This is the key point of the discussion. Regardless of the software solutions available, you need good scientist who will actively manage and analyze the loads of data coming in. In my experience this responsibility has always fallen on the MedChemists because we need to understand all of the data relationships and dependencies in order to design the next set of analogs. With the recent gutting of MedChem talent in the industry, this is an 'art' that is being lost. You can outsource all the compound synthesis you want, but if no one is left around who understands how to properly interpret all the data being generated you might as well go back to combichem!

Permalink to Comment

7. Rajarshi on March 19, 2012 8:41 AM writes...

While RDBMS's + R are a potent combination, they definitely require informatics support and/or expertise. Certainly, from the informatics side of things, this a great combination and coupled with chemistry toolkits and modern vis frameworks, pretty much anything is possible.

But from the bench scientists point of view I'd argue that without appropriate (ie usable) interfaces, it's all useless

Permalink to Comment

8. MarkE on March 19, 2012 8:42 AM writes...

ENTRIES PROVIDED
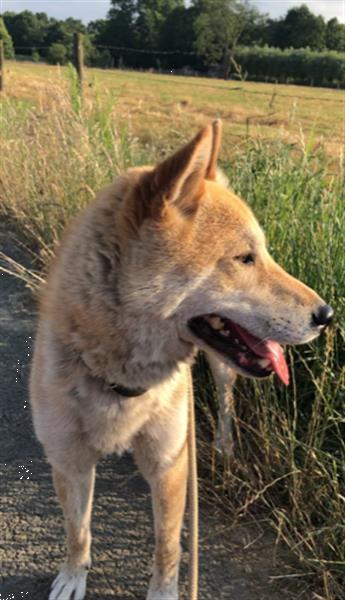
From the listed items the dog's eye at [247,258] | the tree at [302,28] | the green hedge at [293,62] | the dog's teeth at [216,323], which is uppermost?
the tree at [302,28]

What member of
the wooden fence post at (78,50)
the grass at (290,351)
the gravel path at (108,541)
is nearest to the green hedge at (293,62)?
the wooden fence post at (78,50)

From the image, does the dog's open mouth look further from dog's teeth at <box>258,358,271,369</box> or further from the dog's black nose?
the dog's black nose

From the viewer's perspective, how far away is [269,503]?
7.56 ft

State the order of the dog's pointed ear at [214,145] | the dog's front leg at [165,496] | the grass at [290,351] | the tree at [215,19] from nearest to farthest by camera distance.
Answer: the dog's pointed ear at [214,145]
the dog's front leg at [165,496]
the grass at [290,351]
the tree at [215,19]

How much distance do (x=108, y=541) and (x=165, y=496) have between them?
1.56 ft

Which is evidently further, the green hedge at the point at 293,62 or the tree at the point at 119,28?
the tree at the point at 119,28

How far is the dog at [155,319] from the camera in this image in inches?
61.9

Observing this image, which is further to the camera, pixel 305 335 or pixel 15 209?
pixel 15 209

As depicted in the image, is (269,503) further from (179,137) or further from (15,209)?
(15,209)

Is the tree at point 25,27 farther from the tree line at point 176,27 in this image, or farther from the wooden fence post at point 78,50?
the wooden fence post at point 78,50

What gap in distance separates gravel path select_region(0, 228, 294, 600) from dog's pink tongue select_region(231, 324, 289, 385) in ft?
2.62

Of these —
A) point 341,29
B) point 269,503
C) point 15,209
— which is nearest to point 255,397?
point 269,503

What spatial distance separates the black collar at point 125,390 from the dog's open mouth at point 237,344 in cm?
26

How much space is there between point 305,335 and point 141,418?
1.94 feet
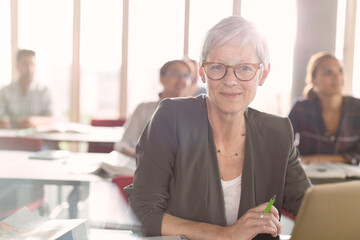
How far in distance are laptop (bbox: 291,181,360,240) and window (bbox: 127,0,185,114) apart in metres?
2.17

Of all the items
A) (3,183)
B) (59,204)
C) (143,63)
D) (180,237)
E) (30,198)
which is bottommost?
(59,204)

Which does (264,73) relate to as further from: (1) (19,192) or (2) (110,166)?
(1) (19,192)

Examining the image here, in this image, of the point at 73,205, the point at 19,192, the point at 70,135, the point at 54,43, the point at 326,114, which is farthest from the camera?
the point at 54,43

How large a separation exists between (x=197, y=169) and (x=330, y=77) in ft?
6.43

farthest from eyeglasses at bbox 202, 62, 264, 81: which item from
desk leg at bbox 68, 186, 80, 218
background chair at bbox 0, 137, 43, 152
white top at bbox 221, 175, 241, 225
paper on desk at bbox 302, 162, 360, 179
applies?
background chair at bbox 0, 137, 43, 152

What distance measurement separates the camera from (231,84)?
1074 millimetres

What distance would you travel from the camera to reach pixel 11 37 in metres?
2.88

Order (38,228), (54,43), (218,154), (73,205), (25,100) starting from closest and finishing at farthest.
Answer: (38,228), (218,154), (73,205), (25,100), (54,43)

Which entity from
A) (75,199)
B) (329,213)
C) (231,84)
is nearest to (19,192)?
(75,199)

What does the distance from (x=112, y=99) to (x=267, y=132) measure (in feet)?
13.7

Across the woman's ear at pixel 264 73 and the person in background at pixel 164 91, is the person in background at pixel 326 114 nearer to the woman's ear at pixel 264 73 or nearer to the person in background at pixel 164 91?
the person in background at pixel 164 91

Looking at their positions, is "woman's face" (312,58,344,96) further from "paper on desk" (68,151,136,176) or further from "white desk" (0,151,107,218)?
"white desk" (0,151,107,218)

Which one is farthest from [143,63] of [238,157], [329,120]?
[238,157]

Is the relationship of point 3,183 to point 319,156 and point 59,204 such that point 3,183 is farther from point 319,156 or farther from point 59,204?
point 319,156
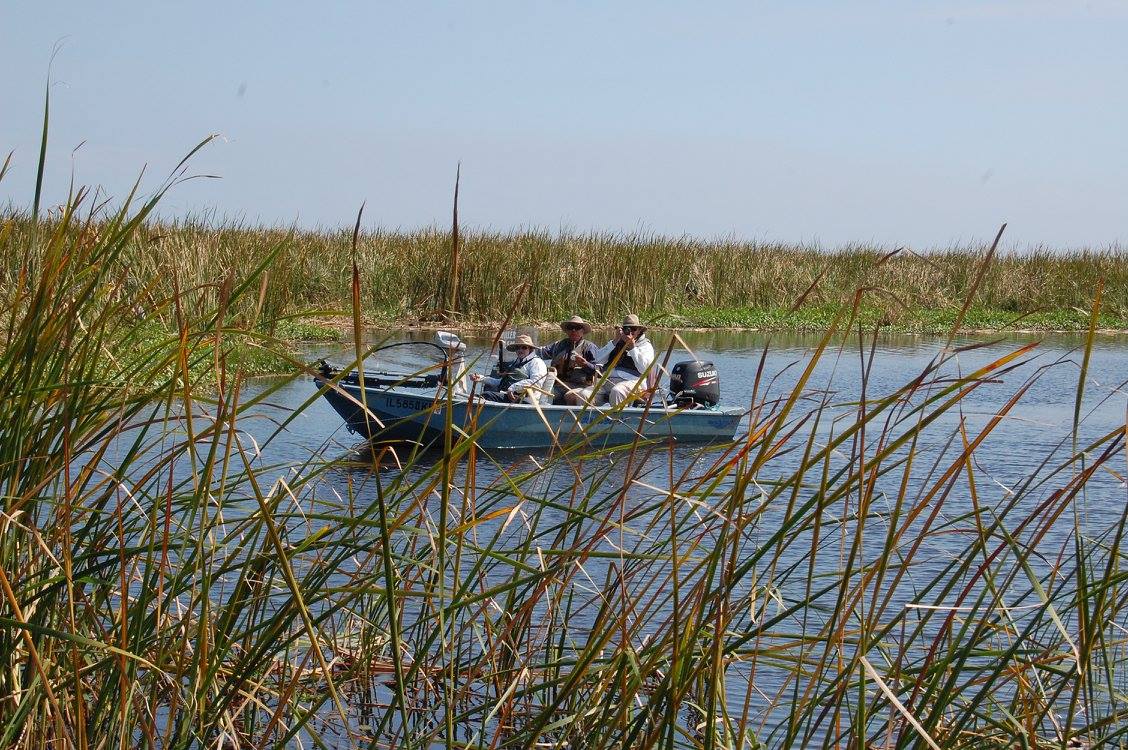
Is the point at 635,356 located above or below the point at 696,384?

WORK ITEM A
In the forum thread on managing chemistry data, who does the first commenter say has always been responsible for managing and analyzing the incoming data?
WORK ITEM B
Write the next part of the forum thread on managing chemistry data, picking up right after its last line.
The rows are not needed for anything here.

ANSWER BOX A
The MedChemists.

ANSWER BOX B
We are able to use an integrated 'report-puller' at the small company where I work: a custom-built program which can pull user-defined data from our central data capture system. Creates large but (more) manageable Excel files.

Permalink to Comment

9. HelicalZz on March 19, 2012 9:02 AM writes...

I too am in a small company with a modest number of data and compound sets. Excel is just barely manageable for this though. It requires a database, and people who know how to manage and use it. Document and data retention, organization, management, organization, etc. is something small companies don't pay enough attention to in my opinion (until forced to).

So the question becomes, how many chemists train in database management and use? Why not? If you are at a large company there is really little excuse to not get yourself at least a basic level of this training (as speaks the experience born from not taking advantage of opportunities like that myself when I should have).


Permalink to Comment

10. LionelC on March 19, 2012 9:04 AM writes...

I am new in a small chemical start-up. I have to implement/select a new system for the management of the data from the chemical structure (with exact stereochemistry), to the certificat of analysis or their biological data.
It is not clear to see what are the solutions, so any comment on it are welcomes.

But I think that clearly it depends on what are yours needs. Is it to save your know-how or is it to do Med.Chem. and select the next compound to do?

Permalink to Comment

11. John Wayne on March 19, 2012 9:10 AM writes...

If you can afford it, Spotfire is an excellent program. You can import a spreadsheet and pretty easily visualize your data in many dimensions. You can easily save your work as a picture file, and they make handy tools in presentations.

Permalink to Comment

12. Miramon on March 19, 2012 9:11 AM writes...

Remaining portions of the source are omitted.